■ **Kısa alıştırma a**: Polo hakkındaki yazıda "Bu doğumlardan biri" ifadesinden "bugünkünün çok uzağında." ifadesine kadar olan bölümü harfi harfine yeniden yazın.

Terkedildiği Ödemiş’teki tarladan, yollara döndü ikinci nesil VW Polo 86C

Ülkemizin otomotiv kültüründe emekleme çağı olarak kabul edebileceğimiz 80’li yıllarda Avrupa bugün milyonlar satan modellerini ortaya çıkarmaya başlamıştı.
Bu doğumlardan biri de bugün artık olgunluk dönemini yaşayan Volkswagen Polo olmuştu.
Günümüzde Avrupa’nın en çok satan otomobili gibi ünvanları elinde bulunduran VW Polo modelinin ilk örneklerinden birinin de Türkiye’de olduğunu biliyor musunuz?
Hem de terkedildiği Ödemiş tarlalarından sonra küllerinden doğan bir Polo…
Henüz çok iyi bildiğimiz VW logosunun bile tasarlanmadığı yıllardan söz ediyoruz.
Dünyanın en büyük otomotiv şirketinin kalbi Almanya’nın kuzeyindeki Wolfsburg şehrinde bulunan fabrikayı temsilen yapılmış olan logo da bugünkünün çok uzağında.

Veri kümesi alıntısı:
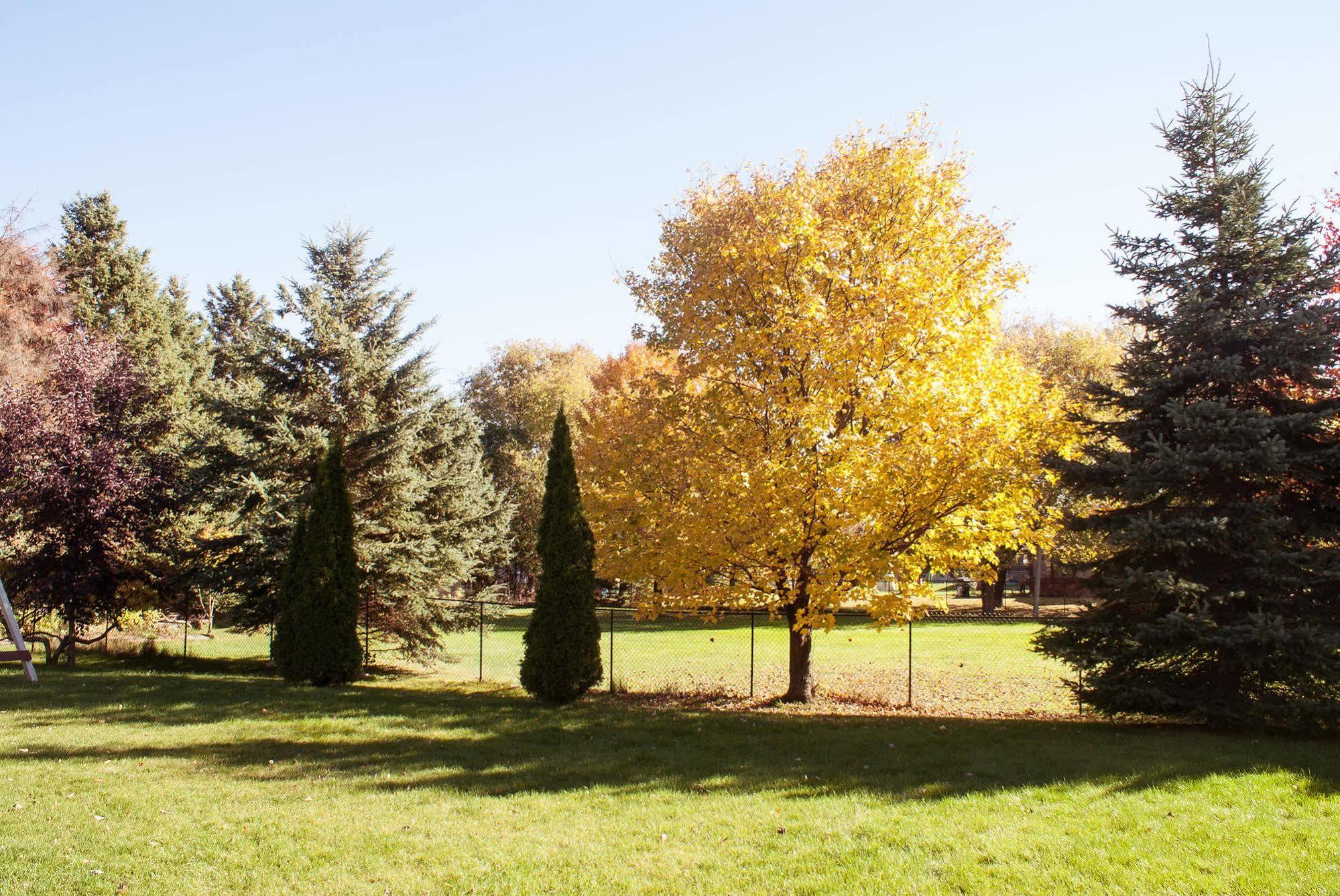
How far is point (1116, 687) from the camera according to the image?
30.1 feet

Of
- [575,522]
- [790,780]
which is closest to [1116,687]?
[790,780]

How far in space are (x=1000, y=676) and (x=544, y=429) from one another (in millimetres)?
28874

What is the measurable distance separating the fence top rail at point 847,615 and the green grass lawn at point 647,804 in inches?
58.5

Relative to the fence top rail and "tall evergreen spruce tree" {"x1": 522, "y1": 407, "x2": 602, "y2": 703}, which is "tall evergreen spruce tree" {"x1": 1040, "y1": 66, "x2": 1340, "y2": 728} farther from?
"tall evergreen spruce tree" {"x1": 522, "y1": 407, "x2": 602, "y2": 703}

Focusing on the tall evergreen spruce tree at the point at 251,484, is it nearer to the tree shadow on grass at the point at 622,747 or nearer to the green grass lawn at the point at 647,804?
the tree shadow on grass at the point at 622,747

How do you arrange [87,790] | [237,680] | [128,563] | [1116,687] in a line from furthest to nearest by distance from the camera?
[128,563] → [237,680] → [1116,687] → [87,790]

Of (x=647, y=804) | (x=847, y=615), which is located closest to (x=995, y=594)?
(x=847, y=615)

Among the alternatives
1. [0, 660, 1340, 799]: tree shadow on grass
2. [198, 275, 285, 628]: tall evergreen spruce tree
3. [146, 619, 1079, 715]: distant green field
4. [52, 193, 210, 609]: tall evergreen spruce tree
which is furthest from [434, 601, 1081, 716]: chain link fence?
[52, 193, 210, 609]: tall evergreen spruce tree

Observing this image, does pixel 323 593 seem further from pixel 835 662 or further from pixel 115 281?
pixel 115 281

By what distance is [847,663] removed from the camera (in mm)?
17266

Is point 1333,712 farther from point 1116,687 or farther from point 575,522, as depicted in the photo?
point 575,522

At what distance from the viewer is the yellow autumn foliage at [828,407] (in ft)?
31.0

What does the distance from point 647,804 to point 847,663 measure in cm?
1161

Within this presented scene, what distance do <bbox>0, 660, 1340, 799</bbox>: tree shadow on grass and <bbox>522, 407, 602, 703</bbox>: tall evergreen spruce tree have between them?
0.45 m
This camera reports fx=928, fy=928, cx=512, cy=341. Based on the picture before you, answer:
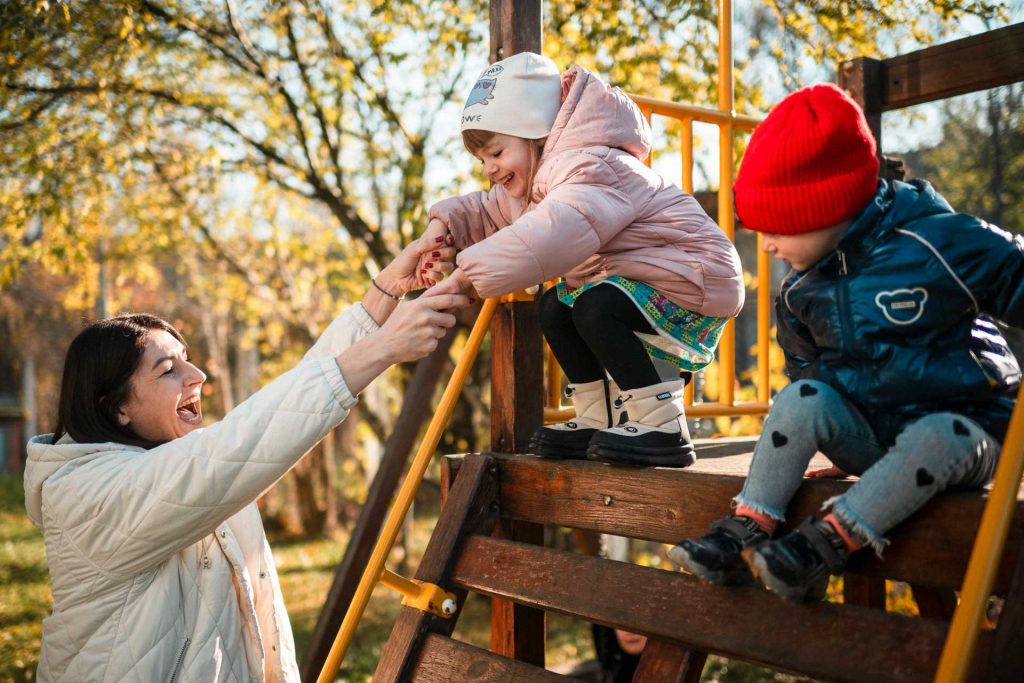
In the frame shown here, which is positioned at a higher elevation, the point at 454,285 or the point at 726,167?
the point at 726,167

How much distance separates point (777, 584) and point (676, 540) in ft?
1.51

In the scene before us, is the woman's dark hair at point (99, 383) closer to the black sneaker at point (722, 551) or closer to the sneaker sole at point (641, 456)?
the sneaker sole at point (641, 456)

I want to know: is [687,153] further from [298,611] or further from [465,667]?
[298,611]

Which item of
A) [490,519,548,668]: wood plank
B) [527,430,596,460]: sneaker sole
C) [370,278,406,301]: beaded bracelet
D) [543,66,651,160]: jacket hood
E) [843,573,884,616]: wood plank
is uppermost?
[543,66,651,160]: jacket hood

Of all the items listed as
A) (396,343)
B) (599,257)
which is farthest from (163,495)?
(599,257)

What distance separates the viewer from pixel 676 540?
6.43 feet

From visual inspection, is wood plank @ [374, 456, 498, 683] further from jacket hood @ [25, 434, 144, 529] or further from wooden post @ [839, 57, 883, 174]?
wooden post @ [839, 57, 883, 174]

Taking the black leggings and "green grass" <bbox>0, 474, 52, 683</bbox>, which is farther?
"green grass" <bbox>0, 474, 52, 683</bbox>

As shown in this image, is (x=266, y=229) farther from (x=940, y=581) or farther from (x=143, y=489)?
(x=940, y=581)

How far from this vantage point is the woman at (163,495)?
1.95 metres

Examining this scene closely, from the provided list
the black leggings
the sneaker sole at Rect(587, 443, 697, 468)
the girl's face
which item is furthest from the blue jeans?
the girl's face

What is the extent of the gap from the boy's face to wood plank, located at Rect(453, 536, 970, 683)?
643mm

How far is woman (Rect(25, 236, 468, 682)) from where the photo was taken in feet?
6.40

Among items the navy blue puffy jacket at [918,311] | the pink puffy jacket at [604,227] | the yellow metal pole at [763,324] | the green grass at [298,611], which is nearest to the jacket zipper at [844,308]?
the navy blue puffy jacket at [918,311]
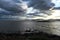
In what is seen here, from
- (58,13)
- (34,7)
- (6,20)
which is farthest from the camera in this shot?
(6,20)

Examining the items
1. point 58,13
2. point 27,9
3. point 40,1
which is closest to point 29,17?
point 27,9

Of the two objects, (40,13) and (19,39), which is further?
(40,13)

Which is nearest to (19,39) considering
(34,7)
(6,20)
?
(34,7)

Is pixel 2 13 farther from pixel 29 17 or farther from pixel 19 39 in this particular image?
pixel 19 39

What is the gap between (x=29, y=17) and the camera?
7773 millimetres

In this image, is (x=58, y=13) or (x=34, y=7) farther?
(x=58, y=13)

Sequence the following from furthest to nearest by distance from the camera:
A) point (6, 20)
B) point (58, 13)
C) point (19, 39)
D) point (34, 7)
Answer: point (6, 20) → point (58, 13) → point (34, 7) → point (19, 39)

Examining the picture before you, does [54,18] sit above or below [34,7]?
below

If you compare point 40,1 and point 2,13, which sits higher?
point 40,1

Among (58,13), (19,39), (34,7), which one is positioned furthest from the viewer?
(58,13)

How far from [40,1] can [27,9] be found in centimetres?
71

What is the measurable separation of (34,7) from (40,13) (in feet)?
1.91

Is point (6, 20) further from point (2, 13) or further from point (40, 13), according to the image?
point (40, 13)

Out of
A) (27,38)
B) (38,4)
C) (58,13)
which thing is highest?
(38,4)
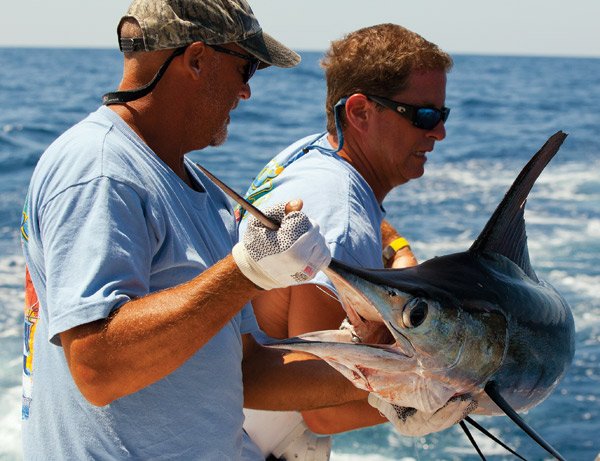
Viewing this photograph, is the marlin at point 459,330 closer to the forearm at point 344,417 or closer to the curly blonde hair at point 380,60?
the forearm at point 344,417

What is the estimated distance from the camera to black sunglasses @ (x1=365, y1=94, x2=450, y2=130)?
127 inches

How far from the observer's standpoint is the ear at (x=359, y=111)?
3217mm

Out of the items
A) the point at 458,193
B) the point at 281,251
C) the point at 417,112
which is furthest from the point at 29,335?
the point at 458,193

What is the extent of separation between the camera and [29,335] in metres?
2.28

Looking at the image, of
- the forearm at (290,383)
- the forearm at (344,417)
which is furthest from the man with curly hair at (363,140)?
the forearm at (290,383)

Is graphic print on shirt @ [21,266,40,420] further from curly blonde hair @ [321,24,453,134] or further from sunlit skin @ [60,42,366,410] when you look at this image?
curly blonde hair @ [321,24,453,134]

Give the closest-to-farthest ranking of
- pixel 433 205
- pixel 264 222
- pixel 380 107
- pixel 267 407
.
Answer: pixel 264 222 → pixel 267 407 → pixel 380 107 → pixel 433 205

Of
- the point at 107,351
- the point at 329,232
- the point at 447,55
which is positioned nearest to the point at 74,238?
the point at 107,351

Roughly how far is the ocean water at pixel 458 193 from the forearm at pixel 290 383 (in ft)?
3.36

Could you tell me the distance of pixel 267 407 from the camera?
271 centimetres

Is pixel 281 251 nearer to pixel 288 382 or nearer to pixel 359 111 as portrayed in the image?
pixel 288 382

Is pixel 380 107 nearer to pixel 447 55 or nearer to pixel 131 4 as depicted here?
pixel 447 55

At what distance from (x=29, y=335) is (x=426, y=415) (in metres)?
1.05

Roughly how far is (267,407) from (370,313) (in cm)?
66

■ **Kısa alıştırma b**: Girdilerde "At what distance from (x=29, y=335)" geçen satırdan girdilerin sonuna kadar, iki uç dahil, satırları "Roughly" yerine "Approximately" koyarak güncelleyin ve başka hiçbir şeyi değiştirmeyin. Yalnızca bu satırları verin.

■ **Yazılı cevap a**:
Bu doğumlardan biri de bugün artık olgunluk dönemini yaşayan Volkswagen Polo olmuştu.
Günümüzde Avrupa’nın en çok satan otomobili gibi ünvanları elinde bulunduran VW Polo modelinin ilk örneklerinden birinin de Türkiye’de olduğunu biliyor musunuz?
Hem de terkedildiği Ödemiş tarlalarından sonra küllerinden doğan bir Polo…
Henüz çok iyi bildiğimiz VW logosunun bile tasarlanmadığı yıllardan söz ediyoruz.
Dünyanın en büyük otomotiv şirketinin kalbi Almanya’nın kuzeyindeki Wolfsburg şehrinde bulunan fabrikayı temsilen yapılmış olan logo da bugünkünün çok uzağında.

■ **Yazılı cevap b**:
At what distance from (x=29, y=335) is (x=426, y=415) (in metres)?
1.05

Approximately how far is (267,407) from (370,313) (in cm)?
66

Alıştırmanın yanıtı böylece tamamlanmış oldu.